## Stated problem:
From the shapefile tutorial, extract everything from "records() is a" down to "(province ID = 21)", word for word.

:: Text passage ::

What you’ll learn: reading shapefiles, merging polygon shapes in Python with shapely
The Data
The first challenge was finding the actual lat/lon coordinates defining the edge of the Colorado Plateau… it’s amazing how many papers in geology/geophysics plot the boundary but don’t actually reference where the heck they got their coordinates from. After much digging I FINALLY found a paper that actually cited their source: Hopper and Fischer 2018 [2] reference a 1946 publication by Fenneman and Johnson [1] titled “Physiographic divisions of the conterminous U. S.” and after a quick search I found the digitized data from that publication online at water.usgs.gov.
The dataset contains a large number of physiographic regions and the Colorado Plateau is subdivided into multiple regions, so the code below pulls out the regions within the Colorado Plateau and joins them into a single shape defining the full boundary. To run the code below, unpack physio_shp.zip wherever you downloaded it to and rename the folder to physio (to match expectations for the pyshp shapefile reader).
The XML data for the shapefile defines a province code for different provinces, for which the Colorado Plateau sub-regions have a value of 21. So the code (1) reads the shapefiles, (2) finds the shapes with a province code of 21 and (3) combines them.
Step 1: imports, reading arguments, reading the shapefile.
shapefile is the library for pyshp, otherwise pretty self explanatory:
import shapefile, os,sys
import matplotlib.pyplot as plt
from shapely.geometry import Polygon
from shapely.ops import cascaded_union
# read the arguments
fname=sys.argv[1] # path to physio.shp
outfolder=None
if len(sys.argv)>2:
outfolder=sys.argv[2] # folder to store output
# read the shapefile
sf = shapefile.Reader(fname)
Step 2: Find the Colorado Plateau shapes.
The shapes are described in the records list of the shapefile object:
sf.records()
records() is a list of attributes for each shape and a single record looks like
The final value is the province code — so we just need to save off the indeces for which that value is 21. It turns out the 3rd value in the record list is actually a cross-reference to a shape ID, but for some reason the indexing is offset by 2 when reading this shapefile with python. So the shape data for this shape would be accessed with:
sf.shapes()[218]
rather than 220. Not sure why it’s off by 2 (would expect it to be off by 1 due to python indexing), but in any case, my code simply records the list index as python sees it:
# find the record indeces for colorado plateau (province ID = 21)

:::
:: Data listing ::

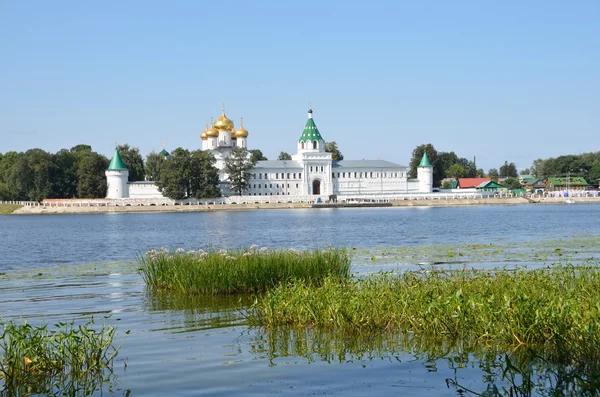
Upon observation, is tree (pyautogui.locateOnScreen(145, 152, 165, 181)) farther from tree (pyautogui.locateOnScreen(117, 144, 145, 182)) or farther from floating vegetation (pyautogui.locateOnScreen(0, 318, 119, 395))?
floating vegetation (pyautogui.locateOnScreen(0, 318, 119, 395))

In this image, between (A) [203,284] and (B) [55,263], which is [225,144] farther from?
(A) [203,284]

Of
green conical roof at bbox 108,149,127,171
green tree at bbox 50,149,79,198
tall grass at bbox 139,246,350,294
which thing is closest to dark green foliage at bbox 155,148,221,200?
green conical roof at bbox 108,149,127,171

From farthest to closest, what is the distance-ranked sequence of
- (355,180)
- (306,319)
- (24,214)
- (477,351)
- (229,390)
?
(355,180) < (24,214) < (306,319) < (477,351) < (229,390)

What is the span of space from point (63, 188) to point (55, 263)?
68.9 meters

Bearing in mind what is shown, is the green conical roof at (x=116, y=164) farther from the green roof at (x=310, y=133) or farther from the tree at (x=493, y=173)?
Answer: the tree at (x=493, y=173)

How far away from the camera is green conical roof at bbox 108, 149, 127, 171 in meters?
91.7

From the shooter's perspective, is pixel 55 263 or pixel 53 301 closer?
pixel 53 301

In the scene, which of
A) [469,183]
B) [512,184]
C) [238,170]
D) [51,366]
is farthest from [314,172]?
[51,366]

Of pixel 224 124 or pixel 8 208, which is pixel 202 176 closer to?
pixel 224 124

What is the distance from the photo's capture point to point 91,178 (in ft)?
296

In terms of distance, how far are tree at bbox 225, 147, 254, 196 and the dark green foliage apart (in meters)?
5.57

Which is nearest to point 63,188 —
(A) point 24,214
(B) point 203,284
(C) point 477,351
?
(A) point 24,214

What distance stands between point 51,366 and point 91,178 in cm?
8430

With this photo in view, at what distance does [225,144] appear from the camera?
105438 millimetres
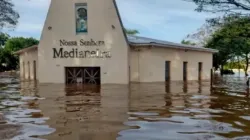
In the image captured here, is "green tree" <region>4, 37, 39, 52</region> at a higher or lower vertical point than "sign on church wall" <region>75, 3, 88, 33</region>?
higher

:::
:: Data listing ::

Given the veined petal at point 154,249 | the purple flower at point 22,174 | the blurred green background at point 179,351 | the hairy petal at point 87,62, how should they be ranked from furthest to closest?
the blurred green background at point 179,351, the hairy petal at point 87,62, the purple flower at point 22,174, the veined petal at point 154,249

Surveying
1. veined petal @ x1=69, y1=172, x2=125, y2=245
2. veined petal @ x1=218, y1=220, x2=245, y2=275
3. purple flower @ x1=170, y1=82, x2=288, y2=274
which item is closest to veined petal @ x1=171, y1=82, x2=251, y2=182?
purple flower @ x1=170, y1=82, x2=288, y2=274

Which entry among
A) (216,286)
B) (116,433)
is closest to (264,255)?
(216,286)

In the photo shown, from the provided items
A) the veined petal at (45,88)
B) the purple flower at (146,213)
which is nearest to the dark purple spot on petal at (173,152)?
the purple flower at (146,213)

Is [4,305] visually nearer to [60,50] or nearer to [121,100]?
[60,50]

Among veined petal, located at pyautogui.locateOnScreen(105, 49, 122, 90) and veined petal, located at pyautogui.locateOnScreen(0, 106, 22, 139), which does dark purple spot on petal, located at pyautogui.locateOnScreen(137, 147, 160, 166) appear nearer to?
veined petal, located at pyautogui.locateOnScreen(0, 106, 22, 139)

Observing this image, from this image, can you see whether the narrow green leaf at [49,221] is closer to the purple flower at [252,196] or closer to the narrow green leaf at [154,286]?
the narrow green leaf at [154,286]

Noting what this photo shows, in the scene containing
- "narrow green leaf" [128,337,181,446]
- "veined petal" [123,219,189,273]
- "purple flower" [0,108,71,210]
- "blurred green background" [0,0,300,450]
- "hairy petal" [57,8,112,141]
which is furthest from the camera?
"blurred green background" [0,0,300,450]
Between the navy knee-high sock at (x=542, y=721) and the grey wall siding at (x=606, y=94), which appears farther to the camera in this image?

:::
:: Data listing ::

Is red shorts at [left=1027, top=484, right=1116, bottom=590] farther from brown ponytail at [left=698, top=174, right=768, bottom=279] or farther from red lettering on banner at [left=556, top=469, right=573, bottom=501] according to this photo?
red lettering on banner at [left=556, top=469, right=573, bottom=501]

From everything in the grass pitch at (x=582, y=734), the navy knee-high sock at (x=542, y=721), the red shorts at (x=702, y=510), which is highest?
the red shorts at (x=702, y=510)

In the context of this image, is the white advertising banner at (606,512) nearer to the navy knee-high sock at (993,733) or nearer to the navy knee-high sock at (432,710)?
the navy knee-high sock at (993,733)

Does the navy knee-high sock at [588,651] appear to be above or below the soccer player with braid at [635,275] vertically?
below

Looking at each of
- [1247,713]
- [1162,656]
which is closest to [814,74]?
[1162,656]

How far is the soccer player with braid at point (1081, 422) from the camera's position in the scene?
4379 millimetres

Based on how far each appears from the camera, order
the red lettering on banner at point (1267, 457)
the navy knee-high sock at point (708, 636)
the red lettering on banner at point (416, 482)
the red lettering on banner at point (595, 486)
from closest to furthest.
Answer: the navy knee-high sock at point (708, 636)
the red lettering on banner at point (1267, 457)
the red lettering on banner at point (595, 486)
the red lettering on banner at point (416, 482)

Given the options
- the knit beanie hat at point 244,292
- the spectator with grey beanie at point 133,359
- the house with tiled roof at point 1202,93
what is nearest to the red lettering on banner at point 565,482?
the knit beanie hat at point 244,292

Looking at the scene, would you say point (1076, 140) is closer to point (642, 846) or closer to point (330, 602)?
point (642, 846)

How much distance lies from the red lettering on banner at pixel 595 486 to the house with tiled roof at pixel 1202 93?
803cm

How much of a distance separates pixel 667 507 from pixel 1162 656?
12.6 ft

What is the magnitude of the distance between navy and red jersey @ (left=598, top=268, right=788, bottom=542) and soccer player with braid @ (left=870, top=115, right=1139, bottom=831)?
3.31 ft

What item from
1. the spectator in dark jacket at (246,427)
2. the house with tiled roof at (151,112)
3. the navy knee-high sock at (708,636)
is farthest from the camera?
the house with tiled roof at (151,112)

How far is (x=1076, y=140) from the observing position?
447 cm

:::

## Solution for this task:
records() is a list of attributes for each shape and a single record looks like
The final value is the province code — so we just need to save off the indeces for which that value is 21. It turns out the 3rd value in the record list is actually a cross-reference to a shape ID, but for some reason the indexing is offset by 2 when reading this shapefile with python. So the shape data for this shape would be accessed with:
sf.shapes()[218]
rather than 220. Not sure why it’s off by 2 (would expect it to be off by 1 due to python indexing), but in any case, my code simply records the list index as python sees it:
# find the record indeces for colorado plateau (province ID = 21)